**PROVIDED DATA**.
════

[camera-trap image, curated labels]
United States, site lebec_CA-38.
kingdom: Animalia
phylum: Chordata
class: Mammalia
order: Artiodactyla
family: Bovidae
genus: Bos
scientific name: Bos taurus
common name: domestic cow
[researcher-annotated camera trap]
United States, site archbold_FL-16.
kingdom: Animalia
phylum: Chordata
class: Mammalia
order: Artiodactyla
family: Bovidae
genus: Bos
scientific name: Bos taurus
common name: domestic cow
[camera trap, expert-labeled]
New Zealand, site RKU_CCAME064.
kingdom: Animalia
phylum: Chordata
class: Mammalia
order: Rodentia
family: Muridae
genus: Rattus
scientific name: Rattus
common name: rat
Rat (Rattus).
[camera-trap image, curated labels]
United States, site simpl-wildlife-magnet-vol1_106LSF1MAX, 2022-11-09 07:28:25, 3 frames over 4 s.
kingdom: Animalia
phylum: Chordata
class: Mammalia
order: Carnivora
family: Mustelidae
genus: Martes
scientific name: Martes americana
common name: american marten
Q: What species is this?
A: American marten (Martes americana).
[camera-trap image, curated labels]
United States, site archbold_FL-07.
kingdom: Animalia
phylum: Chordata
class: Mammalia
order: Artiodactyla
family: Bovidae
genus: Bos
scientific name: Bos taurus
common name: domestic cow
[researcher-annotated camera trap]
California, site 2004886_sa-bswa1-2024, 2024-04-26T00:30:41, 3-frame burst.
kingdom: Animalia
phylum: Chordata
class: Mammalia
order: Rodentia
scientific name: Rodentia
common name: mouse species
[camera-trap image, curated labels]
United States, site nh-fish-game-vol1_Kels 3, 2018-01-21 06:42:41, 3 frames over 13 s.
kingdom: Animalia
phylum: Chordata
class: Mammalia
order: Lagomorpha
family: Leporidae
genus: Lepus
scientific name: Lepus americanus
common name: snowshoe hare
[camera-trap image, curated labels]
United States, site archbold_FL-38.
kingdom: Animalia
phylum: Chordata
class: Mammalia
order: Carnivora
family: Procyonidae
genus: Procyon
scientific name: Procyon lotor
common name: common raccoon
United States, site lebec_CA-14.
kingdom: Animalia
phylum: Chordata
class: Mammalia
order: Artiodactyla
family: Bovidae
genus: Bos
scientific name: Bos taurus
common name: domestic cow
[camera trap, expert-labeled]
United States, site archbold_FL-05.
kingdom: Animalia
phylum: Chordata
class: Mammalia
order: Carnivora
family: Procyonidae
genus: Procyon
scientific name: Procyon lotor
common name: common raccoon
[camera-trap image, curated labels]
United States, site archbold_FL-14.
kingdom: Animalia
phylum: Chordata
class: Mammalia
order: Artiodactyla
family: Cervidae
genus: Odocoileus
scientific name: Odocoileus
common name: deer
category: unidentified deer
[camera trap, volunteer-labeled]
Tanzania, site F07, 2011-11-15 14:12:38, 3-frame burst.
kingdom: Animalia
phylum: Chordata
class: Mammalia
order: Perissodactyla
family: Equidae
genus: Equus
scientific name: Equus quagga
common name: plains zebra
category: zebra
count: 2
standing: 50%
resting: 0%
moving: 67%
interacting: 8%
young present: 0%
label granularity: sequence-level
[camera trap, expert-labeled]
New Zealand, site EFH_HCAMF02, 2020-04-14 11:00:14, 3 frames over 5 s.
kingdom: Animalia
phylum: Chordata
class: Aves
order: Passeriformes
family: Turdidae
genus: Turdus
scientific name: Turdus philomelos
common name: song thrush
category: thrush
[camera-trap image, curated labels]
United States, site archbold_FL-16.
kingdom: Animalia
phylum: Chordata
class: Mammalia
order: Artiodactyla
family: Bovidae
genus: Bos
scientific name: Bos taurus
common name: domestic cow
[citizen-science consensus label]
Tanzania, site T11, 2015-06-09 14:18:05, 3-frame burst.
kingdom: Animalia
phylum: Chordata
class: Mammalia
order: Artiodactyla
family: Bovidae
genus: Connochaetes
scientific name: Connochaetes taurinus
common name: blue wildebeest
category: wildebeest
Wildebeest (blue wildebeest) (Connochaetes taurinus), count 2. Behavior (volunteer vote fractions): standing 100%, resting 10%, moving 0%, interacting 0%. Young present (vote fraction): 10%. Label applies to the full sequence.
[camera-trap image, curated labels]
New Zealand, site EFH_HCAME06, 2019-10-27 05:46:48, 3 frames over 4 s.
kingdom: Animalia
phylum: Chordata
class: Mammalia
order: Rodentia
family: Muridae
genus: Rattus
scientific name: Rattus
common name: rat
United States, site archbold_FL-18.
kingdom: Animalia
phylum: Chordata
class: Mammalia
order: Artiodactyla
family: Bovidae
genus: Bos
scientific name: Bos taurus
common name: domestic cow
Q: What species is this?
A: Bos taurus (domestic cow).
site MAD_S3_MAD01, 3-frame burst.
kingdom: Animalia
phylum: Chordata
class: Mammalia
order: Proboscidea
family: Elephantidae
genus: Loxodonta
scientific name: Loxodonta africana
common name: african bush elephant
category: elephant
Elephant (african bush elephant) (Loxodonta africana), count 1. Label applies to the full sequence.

════

**WHAT IS EXPECTED**. Repeat each record in full; every line must match exactly.

**FINISHED EXERCISE**.
[camera-trap image, curated labels]
United States, site lebec_CA-38.
kingdom: Animalia
phylum: Chordata
class: Mammalia
order: Artiodactyla
family: Bovidae
genus: Bos
scientific name: Bos taurus
common name: domestic cow
[researcher-annotated camera trap]
United States, site archbold_FL-16.
kingdom: Animalia
phylum: Chordata
class: Mammalia
order: Artiodactyla
family: Bovidae
genus: Bos
scientific name: Bos taurus
common name: domestic cow
[camera trap, expert-labeled]
New Zealand, site RKU_CCAME064.
kingdom: Animalia
phylum: Chordata
class: Mammalia
order: Rodentia
family: Muridae
genus: Rattus
scientific name: Rattus
common name: rat
Rat (Rattus).
[camera-trap image, curated labels]
United States, site simpl-wildlife-magnet-vol1_106LSF1MAX, 2022-11-09 07:28:25, 3 frames over 4 s.
kingdom: Animalia
phylum: Chordata
class: Mammalia
order: Carnivora
family: Mustelidae
genus: Martes
scientific name: Martes americana
common name: american marten
Q: What species is this?
A: American marten (Martes americana).
[camera-trap image, curated labels]
United States, site archbold_FL-07.
kingdom: Animalia
phylum: Chordata
class: Mammalia
order: Artiodactyla
family: Bovidae
genus: Bos
scientific name: Bos taurus
common name: domestic cow
[researcher-annotated camera trap]
California, site 2004886_sa-bswa1-2024, 2024-04-26T00:30:41, 3-frame burst.
kingdom: Animalia
phylum: Chordata
class: Mammalia
order: Rodentia
scientific name: Rodentia
common name: mouse species
[camera-trap image, curated labels]
United States, site nh-fish-game-vol1_Kels 3, 2018-01-21 06:42:41, 3 frames over 13 s.
kingdom: Animalia
phylum: Chordata
class: Mammalia
order: Lagomorpha
family: Leporidae
genus: Lepus
scientific name: Lepus americanus
common name: snowshoe hare
[camera-trap image, curated labels]
United States, site archbold_FL-38.
kingdom: Animalia
phylum: Chordata
class: Mammalia
order: Carnivora
family: Procyonidae
genus: Procyon
scientific name: Procyon lotor
common name: common raccoon
United States, site lebec_CA-14.
kingdom: Animalia
phylum: Chordata
class: Mammalia
order: Artiodactyla
family: Bovidae
genus: Bos
scientific name: Bos taurus
common name: domestic cow
[camera trap, expert-labeled]
United States, site archbold_FL-05.
kingdom: Animalia
phylum: Chordata
class: Mammalia
order: Carnivora
family: Procyonidae
genus: Procyon
scientific name: Procyon lotor
common name: common raccoon
[camera-trap image, curated labels]
United States, site archbold_FL-14.
kingdom: Animalia
phylum: Chordata
class: Mammalia
order: Artiodactyla
family: Cervidae
genus: Odocoileus
scientific name: Odocoileus
common name: deer
category: unidentified deer
[camera trap, volunteer-labeled]
Tanzania, site F07, 2011-11-15 14:12:38, 3-frame burst.
kingdom: Animalia
phylum: Chordata
class: Mammalia
order: Perissodactyla
family: Equidae
genus: Equus
scientific name: Equus quagga
common name: plains zebra
category: zebra
count: 2
standing: 50%
resting: 0%
moving: 67%
interacting: 8%
young present: 0%
label granularity: sequence-level
[camera trap, expert-labeled]
New Zealand, site EFH_HCAMF02, 2020-04-14 11:00:14, 3 frames over 5 s.
kingdom: Animalia
phylum: Chordata
class: Aves
order: Passeriformes
family: Turdidae
genus: Turdus
scientific name: Turdus philomelos
common name: song thrush
category: thrush
[camera-trap image, curated labels]
United States, site archbold_FL-16.
kingdom: Animalia
phylum: Chordata
class: Mammalia
order: Artiodactyla
family: Bovidae
genus: Bos
scientific name: Bos taurus
common name: domestic cow
[citizen-science consensus label]
Tanzania, site T11, 2015-06-09 14:18:05, 3-frame burst.
kingdom: Animalia
phylum: Chordata
class: Mammalia
order: Artiodactyla
family: Bovidae
genus: Connochaetes
scientific name: Connochaetes taurinus
common name: blue wildebeest
category: wildebeest
Wildebeest (blue wildebeest) (Connochaetes taurinus), count 2. Behavior (volunteer vote fractions): standing 100%, resting 10%, moving 0%, interacting 0%. Young present (vote fraction): 10%. Label applies to the full sequence.
[camera-trap image, curated labels]
New Zealand, site EFH_HCAME06, 2019-10-27 05:46:48, 3 frames over 4 s.
kingdom: Animalia
phylum: Chordata
class: Mammalia
order: Rodentia
family: Muridae
genus: Rattus
scientific name: Rattus
common name: rat
United States, site archbold_FL-18.
kingdom: Animalia
phylum: Chordata
class: Mammalia
order: Artiodactyla
family: Bovidae
genus: Bos
scientific name: Bos taurus
common name: domestic cow
Q: What species is this?
A: Bos taurus (domestic cow).
site MAD_S3_MAD01, 3-frame burst.
kingdom: Animalia
phylum: Chordata
class: Mammalia
order: Proboscidea
family: Elephantidae
genus: Loxodonta
scientific name: Loxodonta africana
common name: african bush elephant
category: elephant
Elephant (african bush elephant) (Loxodonta africana), count 1. Label applies to the full sequence.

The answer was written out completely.